What is Cellebrite UFED?

Cellebrite UFED is a commercial mobile-forensics platform that extracts data from seized phones and other devices.

Law enforcement and intelligence agencies use it to recover messages, contacts, and files. In this case operators used the UFED Physical Analyzer and UFED 4PC products against a locked iPhone 12.

Did Cellebrite authorize the use against the Russian activist?

No. Cellebrite said any use after its March 2021 decision to stop selling to Russia and Belarus was unauthorized.

The company said the hardware runs without its support or consent. Citizen Lab's point is that offline tools keep working regardless, so a sales cutoff does not recall what is already deployed.

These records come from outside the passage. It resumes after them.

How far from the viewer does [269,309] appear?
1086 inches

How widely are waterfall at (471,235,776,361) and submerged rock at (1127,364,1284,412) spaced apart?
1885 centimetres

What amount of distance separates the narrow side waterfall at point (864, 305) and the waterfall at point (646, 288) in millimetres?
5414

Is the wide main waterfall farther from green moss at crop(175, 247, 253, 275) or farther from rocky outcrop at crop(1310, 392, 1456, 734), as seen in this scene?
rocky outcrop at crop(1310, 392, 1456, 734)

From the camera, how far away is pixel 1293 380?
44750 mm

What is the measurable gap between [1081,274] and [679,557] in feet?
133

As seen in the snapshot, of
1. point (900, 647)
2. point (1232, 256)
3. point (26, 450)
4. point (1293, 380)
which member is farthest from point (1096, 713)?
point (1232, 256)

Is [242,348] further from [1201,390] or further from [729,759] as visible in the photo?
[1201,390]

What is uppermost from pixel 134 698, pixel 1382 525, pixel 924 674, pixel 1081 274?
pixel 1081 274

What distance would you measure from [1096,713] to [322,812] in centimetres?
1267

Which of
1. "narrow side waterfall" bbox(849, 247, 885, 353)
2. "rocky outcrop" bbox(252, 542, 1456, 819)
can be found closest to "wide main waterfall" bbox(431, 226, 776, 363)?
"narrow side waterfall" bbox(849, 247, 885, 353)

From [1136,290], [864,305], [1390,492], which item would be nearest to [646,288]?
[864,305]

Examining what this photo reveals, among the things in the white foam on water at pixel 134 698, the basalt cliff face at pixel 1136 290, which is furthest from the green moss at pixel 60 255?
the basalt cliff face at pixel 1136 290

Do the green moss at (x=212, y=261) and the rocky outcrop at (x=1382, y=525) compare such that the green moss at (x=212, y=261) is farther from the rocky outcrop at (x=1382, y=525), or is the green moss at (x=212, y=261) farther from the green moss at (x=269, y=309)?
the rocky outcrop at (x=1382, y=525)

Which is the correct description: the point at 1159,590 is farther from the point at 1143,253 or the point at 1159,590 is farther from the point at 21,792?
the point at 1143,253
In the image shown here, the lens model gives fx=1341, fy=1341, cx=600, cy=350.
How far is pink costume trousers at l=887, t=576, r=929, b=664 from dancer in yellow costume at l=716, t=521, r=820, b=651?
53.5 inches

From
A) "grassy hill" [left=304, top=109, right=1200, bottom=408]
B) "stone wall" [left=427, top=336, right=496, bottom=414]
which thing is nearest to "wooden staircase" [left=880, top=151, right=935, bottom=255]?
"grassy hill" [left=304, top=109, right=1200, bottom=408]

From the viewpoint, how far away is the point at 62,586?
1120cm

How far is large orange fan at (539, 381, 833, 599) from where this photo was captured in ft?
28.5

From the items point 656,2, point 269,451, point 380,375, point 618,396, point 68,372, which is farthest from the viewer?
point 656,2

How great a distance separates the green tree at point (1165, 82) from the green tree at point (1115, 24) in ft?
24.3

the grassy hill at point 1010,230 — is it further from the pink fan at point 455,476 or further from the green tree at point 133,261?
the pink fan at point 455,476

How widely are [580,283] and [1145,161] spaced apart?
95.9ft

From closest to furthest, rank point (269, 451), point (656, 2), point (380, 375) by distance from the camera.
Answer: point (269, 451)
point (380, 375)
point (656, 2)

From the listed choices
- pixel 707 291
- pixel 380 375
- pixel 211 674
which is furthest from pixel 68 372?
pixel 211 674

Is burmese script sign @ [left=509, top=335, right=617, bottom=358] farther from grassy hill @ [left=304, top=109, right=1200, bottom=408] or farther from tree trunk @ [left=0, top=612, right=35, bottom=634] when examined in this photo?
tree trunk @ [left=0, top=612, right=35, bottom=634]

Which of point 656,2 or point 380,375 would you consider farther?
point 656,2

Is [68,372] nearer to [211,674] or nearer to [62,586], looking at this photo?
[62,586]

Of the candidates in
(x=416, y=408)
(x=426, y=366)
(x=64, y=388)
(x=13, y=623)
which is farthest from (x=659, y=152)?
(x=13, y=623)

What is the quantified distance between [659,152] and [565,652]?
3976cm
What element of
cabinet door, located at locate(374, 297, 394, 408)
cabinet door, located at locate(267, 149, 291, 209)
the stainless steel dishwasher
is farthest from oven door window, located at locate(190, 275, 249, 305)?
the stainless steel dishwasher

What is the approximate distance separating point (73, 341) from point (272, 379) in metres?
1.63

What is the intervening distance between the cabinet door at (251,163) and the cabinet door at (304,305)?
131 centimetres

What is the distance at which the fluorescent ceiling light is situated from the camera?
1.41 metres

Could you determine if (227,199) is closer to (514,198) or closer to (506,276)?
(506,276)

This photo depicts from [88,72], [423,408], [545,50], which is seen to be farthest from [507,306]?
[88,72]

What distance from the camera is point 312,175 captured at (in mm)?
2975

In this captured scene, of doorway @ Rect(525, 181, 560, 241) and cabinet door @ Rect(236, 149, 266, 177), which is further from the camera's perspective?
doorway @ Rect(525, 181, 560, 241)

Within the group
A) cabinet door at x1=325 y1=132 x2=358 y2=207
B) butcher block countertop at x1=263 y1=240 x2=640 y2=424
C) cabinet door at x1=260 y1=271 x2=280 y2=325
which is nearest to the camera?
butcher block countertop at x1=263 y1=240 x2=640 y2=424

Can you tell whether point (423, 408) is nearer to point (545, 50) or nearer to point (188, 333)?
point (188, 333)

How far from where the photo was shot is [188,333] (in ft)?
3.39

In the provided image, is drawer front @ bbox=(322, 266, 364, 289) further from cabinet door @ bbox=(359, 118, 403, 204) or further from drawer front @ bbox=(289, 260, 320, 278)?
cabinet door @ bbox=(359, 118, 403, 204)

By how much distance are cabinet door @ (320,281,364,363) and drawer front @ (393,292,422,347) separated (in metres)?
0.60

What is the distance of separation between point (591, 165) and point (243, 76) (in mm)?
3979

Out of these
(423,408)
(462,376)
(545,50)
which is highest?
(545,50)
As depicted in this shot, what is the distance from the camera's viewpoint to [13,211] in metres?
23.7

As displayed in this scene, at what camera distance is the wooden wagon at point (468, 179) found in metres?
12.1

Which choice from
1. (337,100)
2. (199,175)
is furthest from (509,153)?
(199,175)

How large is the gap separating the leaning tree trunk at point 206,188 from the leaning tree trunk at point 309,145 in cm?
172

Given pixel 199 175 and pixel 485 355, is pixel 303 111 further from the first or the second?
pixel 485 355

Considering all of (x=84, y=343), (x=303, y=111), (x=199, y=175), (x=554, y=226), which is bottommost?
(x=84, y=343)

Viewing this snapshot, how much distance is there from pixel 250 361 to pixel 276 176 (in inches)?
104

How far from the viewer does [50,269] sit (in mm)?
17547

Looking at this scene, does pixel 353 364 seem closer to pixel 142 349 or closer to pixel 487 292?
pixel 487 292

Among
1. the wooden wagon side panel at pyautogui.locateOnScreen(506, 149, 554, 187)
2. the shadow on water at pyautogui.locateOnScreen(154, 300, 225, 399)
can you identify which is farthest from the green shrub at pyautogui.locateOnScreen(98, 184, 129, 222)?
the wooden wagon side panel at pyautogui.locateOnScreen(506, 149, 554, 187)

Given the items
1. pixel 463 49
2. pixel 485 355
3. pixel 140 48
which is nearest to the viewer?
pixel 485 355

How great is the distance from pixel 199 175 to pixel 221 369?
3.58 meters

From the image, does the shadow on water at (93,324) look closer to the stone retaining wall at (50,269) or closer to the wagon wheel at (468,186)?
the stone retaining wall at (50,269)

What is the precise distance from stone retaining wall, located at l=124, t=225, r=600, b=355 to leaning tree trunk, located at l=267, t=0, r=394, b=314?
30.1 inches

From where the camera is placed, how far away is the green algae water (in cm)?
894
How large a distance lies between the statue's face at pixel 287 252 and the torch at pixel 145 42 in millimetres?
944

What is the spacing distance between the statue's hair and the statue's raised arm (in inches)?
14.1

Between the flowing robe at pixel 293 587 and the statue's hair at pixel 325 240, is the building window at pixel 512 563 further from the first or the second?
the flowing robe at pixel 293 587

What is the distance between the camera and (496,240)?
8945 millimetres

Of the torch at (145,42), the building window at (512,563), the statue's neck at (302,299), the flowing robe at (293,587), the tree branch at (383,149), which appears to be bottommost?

Why did the MacBook resist extraction but the iPhone did not?

The MacBook's full-disk encryption held because the authorities never had the password and could not brute-force it.

The locked iPhone was still reachable to the forensic tool. The deciding factor is whether a device's encryption keys are resident in memory, which depends on its state when it was seized.

Does turning a phone fully off protect it from forensic extraction?

Powering a device fully off helps because it clears the encryption keys from memory, forcing an attacker to brute-force the passphrase.

A device merely locked after use keeps those keys resident, which is the softer state forensic tools target. A long passphrase rather than a short PIN matters too.

How was the extraction traced to Cellebrite five years later?

Citizen Lab used two independent records: the phone's USB pairing logs and the Russian government's own forensic report.

The pairing records showed a June 17, 2021 connection to a host fingerprint attributed to Cellebrite, and Forensic Expert Report No. 1269-17 named the UFED products directly.